The next chart unfolds the strengths and weaknesses from the peak in 11/4/2010 down through the valley for two weeks and back up again these past three weeks.  As my new found friend, Joe, points out, we have hit our head against a wall at the 81:19 level several times recently, and we are right at that mark as we speak.  Note that I have highlighted the “23” in the bucket just before the famous one to watch and that number of 23 is higher than any previous one when the Market was at 81:19…suggesting that we are weaker right now.  There must be a holding of the fort on Monday to take the Market higher or we look for the now famous 17% in bucket #8.
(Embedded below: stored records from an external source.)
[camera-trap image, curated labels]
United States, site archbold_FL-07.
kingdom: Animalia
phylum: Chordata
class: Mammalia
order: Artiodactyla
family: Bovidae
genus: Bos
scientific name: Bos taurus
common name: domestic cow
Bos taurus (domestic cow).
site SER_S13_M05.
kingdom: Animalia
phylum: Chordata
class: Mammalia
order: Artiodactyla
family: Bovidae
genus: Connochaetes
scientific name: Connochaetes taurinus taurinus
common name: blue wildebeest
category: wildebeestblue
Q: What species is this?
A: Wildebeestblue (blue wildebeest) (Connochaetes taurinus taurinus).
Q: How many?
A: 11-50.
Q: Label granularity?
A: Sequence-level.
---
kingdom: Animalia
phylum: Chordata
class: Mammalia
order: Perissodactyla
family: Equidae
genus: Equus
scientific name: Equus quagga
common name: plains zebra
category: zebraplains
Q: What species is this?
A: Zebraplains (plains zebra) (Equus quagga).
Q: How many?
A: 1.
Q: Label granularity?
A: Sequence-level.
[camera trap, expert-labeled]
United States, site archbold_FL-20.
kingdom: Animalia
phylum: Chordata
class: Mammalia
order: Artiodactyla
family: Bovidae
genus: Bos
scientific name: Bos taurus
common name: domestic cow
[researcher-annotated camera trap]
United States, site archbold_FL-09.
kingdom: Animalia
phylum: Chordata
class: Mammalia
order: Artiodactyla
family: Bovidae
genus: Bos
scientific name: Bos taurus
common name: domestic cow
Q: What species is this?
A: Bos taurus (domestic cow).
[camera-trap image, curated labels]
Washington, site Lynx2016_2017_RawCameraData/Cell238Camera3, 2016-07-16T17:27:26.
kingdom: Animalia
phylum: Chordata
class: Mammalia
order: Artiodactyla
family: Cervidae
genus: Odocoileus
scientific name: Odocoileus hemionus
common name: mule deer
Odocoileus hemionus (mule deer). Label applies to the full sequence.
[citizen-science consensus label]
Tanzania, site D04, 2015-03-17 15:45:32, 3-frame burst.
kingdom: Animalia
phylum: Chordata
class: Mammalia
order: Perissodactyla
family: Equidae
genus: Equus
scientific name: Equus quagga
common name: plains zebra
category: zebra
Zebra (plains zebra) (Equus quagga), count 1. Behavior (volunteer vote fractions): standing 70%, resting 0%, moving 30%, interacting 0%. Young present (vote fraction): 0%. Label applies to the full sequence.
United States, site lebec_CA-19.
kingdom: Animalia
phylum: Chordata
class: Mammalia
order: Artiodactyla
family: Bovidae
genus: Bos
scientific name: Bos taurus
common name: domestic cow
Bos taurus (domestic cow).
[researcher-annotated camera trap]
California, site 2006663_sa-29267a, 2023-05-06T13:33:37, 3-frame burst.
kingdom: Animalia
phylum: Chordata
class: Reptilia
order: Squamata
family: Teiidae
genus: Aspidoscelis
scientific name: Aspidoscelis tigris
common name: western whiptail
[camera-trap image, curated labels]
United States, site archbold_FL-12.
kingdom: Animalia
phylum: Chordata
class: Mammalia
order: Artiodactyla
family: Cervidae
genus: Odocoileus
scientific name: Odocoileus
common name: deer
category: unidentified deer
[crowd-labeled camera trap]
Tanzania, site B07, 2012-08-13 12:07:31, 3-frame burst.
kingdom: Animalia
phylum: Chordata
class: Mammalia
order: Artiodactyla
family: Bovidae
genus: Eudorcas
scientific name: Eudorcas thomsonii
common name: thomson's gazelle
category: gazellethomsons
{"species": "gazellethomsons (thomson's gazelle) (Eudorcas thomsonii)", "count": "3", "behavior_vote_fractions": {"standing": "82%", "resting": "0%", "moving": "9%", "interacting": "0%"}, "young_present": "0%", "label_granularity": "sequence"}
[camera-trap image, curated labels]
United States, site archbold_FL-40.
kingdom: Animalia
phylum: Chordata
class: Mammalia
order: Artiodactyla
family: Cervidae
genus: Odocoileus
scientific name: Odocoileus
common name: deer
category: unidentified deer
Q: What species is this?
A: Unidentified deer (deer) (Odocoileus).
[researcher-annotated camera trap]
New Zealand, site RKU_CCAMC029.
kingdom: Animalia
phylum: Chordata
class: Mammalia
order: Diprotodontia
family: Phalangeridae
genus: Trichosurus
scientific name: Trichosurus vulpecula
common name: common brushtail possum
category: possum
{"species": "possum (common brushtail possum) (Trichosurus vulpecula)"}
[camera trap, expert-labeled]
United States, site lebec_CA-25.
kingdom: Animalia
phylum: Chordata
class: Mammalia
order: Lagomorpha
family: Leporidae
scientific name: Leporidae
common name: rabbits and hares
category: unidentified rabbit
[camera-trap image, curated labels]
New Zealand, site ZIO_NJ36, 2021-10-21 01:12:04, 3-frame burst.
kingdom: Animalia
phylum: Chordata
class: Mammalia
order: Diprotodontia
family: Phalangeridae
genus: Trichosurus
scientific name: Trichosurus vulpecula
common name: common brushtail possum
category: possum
In the next two charts, I show you how easy it is to watch for this phenomenon using HGSI software and it becomes even easier when you use the NDX and the OEX in the Major Market Components Folder, since they both have 100 stocks and the percentages fall into place immediately.

So what then are the High, Middle and Low Road Scenarios:

High Road:  An Immediate bounce play this week, with the Nasdaq ultimately reaching 2700 and then 2727 which would give reasonable targets for the High Jump.

Middle Road:  The tug-o-war continues with little ground being given up through the first week in January, and most likely a move to the downside depending on world events.

Low Road:  The observed weakness continues and we trot down with both the 12 Drummers Drumming and the count of 17 in Box #8 fulfilling our Sherlock Holmes Fly-Specking!

Now we have done our homework and we let the Market tell us where we are headed with one finger on the Eject Button!

Best Regards to you all.  Ian.

Copyright © 2007-2010 Ian Woodward
Disclaimer: Commentaries on this Blog are not to be construed as recommendations to buy or sell the market and/or specific securites. The consumer of the information is responsible for their own investment decisions.